End-user’s corner: Oliver Joeres

end-users corner

Talking with Oliver Joeres

Oliver Joeres is a Member of the Operational Excellence Team, a cross-functional department dealing with BPM, at Hilti AG. In this interview, he shares with us his experience and perspective on process mining.

Oliver, where and when did you first hear about process mining?

I heard about process mining in 2017. Back then, it was introduced in the central purchasing department at my former organization. The idea of analyzing process data is not new, after all. Also during my Six Sigma times I regularly dealt with process data collection and analysis. At that point in time, though, the technology and methodology were not as mature and sophisticated as today. Sometimes it took a heck of a time to extract reliable and trustworthy data out of the systems and interpret them correctly.

Ever since I got in touch with process mining, its underlying ideas and the technology, I’ve been fascinated by the possibilities this approach is able to offer when it comes to process improvement and business transformation!

How do you use process mining in your organization?

At my current organization, we built in the course of the last 3 years a successful proof of concept with a process mining vendor. This way, we figure out how process mining works for us and which benefits we could expect. We applied process mining in several key business processes like purchase-to-pay, order-to-cash and manufacturing. We were able to convince our counterparts in the process and in the business organization that process mining gives them a new level of transparency and speed to identify process deficiencies and start to track concrete improvement initiatives. We’ve got a lot of positive feedback. Thus, we are currently discussing which process mining architecture we are going to use and how we are going to rollout process mining to the business areas to satisfy their demands.
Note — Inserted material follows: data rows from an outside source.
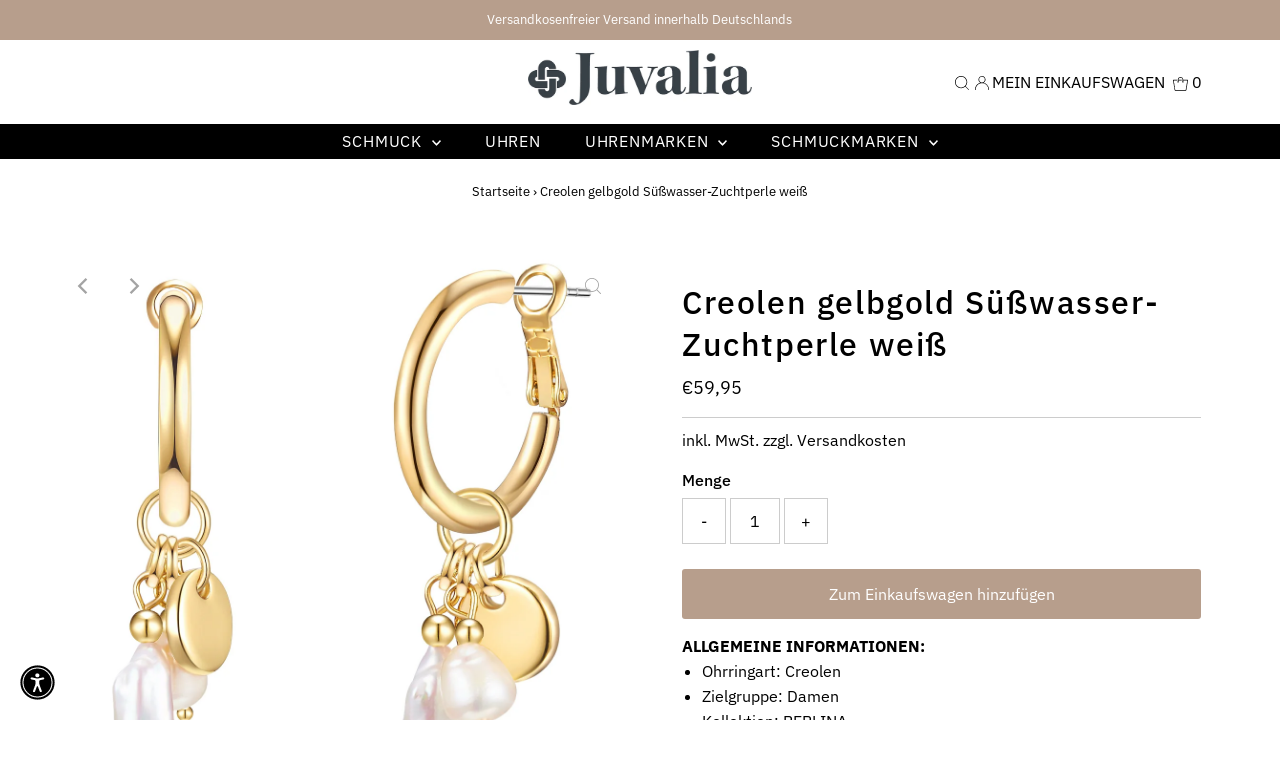

--- FILE ---
content_type: application/javascript; charset=utf-8
request_url: https://cs.complianz.io/cookie-solution/confs/js/88099541.js
body_size: -187
content:
_cmplc.csRC = { consApiKey: 'OO2Sjmtyn3ZjTa1qTZZ7cUfowR8xX51X', brand: 'Complianz', publicId: '51667358-7724-4134-9d0d-2cbe92fd2e47', floatingGroup: false };
_cmplc.csEnabled = true;
_cmplc.csPurposes = [1];
_cmplc.cpUpd = 1755155642;
_cmplc.csFeatures = {"geolocation_setting":true,"compliance_solution_white_labeling":1,"rejection_recovery":false,"full_customization":true,"multiple_languages":true,"mobile_app_integration":false};
_cmplc.csT = null;
_cmplc.googleConsentModeV2 = true;
_cmplc.totalNumberOfProviders = 7;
How do your counterparts (within or outside the firm) perceive and adopt process mining?

After we conducted a series of intensive workshops with our business colleagues, we identified many concrete use cases and topics where process mining was able to valuably support us. Our business colleagues were amazed not only by the speed and precision of the process mining analysis but also by the possibility to foster highly interactive sessions to identify process weaknesses and the underlying root causes. Also, we identified a lot of further potential as we could trigger mitigation actions directly out of the process mining insights to steer and improve operations.

What is the major challenge while using process mining?
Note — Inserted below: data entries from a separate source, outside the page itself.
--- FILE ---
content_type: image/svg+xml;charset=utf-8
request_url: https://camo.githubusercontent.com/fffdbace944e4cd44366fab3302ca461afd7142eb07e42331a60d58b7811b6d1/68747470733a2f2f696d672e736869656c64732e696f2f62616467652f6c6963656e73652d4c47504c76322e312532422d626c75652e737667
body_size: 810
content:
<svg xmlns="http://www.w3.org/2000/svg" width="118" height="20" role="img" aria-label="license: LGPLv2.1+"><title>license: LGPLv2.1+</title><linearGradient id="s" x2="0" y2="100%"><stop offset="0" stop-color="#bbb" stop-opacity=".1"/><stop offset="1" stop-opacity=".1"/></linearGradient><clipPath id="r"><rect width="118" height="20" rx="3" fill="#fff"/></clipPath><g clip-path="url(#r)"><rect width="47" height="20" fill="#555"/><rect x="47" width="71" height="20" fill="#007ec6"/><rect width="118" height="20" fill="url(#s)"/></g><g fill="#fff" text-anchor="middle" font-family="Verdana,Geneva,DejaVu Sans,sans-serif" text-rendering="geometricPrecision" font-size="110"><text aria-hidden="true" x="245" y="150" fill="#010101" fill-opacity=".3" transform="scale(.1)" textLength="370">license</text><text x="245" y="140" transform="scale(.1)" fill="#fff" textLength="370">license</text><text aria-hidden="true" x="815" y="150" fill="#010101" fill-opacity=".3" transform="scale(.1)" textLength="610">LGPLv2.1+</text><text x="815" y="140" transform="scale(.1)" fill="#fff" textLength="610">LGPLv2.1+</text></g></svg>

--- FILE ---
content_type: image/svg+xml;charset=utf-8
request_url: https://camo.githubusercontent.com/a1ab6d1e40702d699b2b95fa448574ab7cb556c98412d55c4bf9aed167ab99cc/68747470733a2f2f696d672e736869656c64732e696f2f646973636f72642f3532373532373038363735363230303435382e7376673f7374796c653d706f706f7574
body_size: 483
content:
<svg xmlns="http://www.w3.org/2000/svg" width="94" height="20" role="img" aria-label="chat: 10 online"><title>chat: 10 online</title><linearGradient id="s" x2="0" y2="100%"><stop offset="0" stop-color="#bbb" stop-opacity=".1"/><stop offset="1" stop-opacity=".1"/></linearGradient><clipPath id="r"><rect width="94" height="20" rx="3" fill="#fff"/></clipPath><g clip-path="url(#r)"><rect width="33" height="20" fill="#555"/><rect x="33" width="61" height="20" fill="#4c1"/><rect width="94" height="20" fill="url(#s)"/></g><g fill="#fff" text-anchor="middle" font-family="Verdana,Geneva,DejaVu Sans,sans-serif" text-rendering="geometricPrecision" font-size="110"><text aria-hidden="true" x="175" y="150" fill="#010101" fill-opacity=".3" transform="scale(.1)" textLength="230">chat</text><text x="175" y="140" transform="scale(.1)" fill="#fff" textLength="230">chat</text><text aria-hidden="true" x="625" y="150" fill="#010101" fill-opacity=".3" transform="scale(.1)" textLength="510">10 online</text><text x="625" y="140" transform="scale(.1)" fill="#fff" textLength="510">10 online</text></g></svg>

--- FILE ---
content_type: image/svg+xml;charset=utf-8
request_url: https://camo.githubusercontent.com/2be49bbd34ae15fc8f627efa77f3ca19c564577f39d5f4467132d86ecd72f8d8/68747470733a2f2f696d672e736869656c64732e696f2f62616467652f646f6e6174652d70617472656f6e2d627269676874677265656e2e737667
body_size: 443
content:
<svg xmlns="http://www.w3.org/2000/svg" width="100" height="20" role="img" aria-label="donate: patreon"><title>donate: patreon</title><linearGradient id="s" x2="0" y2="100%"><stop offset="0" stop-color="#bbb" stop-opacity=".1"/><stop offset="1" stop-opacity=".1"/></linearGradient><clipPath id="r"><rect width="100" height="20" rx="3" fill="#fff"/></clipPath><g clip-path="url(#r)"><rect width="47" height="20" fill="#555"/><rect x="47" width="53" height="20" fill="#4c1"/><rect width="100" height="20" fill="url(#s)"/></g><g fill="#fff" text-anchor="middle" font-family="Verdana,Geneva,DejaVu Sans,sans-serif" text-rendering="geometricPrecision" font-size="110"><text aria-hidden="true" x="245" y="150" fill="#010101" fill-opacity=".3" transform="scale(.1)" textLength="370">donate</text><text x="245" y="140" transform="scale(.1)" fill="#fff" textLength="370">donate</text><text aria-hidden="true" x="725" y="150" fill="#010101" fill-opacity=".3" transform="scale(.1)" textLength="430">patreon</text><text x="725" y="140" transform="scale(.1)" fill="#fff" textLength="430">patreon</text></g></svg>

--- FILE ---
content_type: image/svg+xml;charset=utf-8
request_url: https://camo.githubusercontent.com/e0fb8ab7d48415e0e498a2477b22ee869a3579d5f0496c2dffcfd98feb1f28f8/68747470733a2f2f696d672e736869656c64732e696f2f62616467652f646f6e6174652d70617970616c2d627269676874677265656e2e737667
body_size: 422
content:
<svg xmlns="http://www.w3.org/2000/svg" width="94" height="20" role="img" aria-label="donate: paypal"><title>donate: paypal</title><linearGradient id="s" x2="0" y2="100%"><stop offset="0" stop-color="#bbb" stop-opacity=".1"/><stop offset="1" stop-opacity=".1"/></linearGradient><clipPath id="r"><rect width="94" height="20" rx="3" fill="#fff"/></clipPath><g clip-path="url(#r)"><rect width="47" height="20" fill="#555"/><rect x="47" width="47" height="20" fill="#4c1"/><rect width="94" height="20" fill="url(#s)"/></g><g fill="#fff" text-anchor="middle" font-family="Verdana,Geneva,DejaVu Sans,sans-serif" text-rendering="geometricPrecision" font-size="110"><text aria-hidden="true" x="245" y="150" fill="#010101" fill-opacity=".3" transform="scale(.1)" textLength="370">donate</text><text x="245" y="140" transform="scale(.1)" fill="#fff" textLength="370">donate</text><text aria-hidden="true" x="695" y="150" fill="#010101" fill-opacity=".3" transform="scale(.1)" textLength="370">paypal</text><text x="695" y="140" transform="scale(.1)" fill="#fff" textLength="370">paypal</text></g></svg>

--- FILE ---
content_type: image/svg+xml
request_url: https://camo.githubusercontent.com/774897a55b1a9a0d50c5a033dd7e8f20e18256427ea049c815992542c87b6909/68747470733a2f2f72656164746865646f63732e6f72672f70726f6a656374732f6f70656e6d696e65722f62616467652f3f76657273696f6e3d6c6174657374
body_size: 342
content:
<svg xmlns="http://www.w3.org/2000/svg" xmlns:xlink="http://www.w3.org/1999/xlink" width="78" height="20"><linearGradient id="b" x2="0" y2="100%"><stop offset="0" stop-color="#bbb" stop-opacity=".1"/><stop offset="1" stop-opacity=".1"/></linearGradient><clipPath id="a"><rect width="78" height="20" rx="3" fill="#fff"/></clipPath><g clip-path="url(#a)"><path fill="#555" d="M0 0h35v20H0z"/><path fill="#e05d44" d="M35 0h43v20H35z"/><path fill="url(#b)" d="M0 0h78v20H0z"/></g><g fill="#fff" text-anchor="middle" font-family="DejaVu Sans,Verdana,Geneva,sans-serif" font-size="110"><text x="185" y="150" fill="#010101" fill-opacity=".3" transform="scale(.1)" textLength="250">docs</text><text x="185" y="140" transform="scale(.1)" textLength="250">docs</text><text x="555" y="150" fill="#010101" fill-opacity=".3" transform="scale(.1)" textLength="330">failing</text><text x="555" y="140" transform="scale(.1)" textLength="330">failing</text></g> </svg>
Process mining is not just about a technology or a platform. It is rather a process management approach. If you introduce process mining only as a fancy new technology, the danger is very high that it will be perceived as “just another BI platform” used by a handful of process experts and analysts for some specific use cases. The real power of process mining won’t be of use in this scenario. Process mining needs to be introduced as part of a modern business process management system, where it becomes a regular method and tool for every process responsible manager as well as for operational managers with the common goal to continuously improve business processes. This requires a lot of effort and close interaction with the business areas, especially during the introduction phase, in order to enable the business sector to use process mining in a beneficial way according to their needs.

What was your “ah-ha” moment while using process mining?

I was amazed by how fast you could create an initial event log and already apply process mining by means of modern platforms. On the other hand, though, applying process mining in your real-life processes still requires a lot of data preparation work to assure that you could trust your data and the conclusions based on them.

How do you see process mining in the future?

It will become an integrated and mandatory part of business process management in most of enterprises. Business areas will require a shorter “time to insight”, which implies that the time to prepare data and to set everything up needs to be shortened significantly. Vendors and consulting companies will offer integrated, holistic solutions, not just focusing on the technical implementation, but rather as all-in-one packages to introduce process mining successfully in a company. The platforms will become smarter, more automated and with a lot of interdependencies to other advanced analytics areas like AI or data science.

To conclude, Oliver, do you have a message or homework to academia on how it can make your life easier?

The idea behind object-centric process mining is very important for many real use cases as a lot of processes in the companies are dealing with several process objects. Here I’m hoping for a solid theoretical background that helps the platform vendors to come up with smarter and more intuitive solutions. Another key challenge is finding the right level of detail when it comes to the definition of process steps or activities.